3
votes

Was looking to use system functions (such as rand() ) within the CUDA kernel. However, ideally this would just run on the CPU. Can I separate files (.cu and .c++), while still making use of gpu matrix addition? For example, something along these lines:

in main.cpp:

int main(){
std::vector<int> myVec;
srand(time(NULL));

for (int i = 0; i < 1024; i++){
    myvec.push_back( rand()%26);
}

selfSquare(myVec, 1024);

}

and in cudaFuncs.cu:

__global__ void selfSquare_cu(int *arr, n){
    int i = threadIdx.x;
    if (i < n){
        arr[i] = arr[i] * arr[i];
    }

}

void selfSquare(std::vector<int> arr, int n){
    int *cuArr;
    cudaMallocManaged(&cuArr, n * sizeof(int));
    for (int i = 0; i < n; i++){
        cuArr[i] = arr[i];
    }

    selfSquare_cu<<1, n>>(cuArr, n);
}

What are best practices surrounding situations like these?

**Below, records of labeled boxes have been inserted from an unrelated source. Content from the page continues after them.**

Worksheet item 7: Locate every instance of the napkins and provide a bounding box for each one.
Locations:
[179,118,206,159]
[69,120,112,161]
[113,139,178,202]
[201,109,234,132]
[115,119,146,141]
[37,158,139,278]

Would it be a better idea to use curand and write everything in the kernel? It looks to me like in the above example, there is an extra step in taking the vector and copying it to the shared cuda memory.

1
The less communication, usually the better. Lots of small things can be done on the GPU with a smaller cost than transferring data back and forth. Then you shouldn't use rand to get random numbers. - Matthieu Brucher

1 Answers

2
votes

In this case the only thing that you need is to have the array initialised with random values. Each value of the array can be initialised indipendently. The CPU is involved in your code during the initialization and trasferring of the data to the device and back to the host.

In your case, do you really need to have the CPU to initialize the data for then having all those values moved to the GPU?

The best approach is to allocate some device memory and then initialize the values using a kernel. This will save time because

  • The elements are initialized in parallel
  • There is not memory transfer required from the host to the device

As a rule of thumb, always avoid communication between host and device if possible.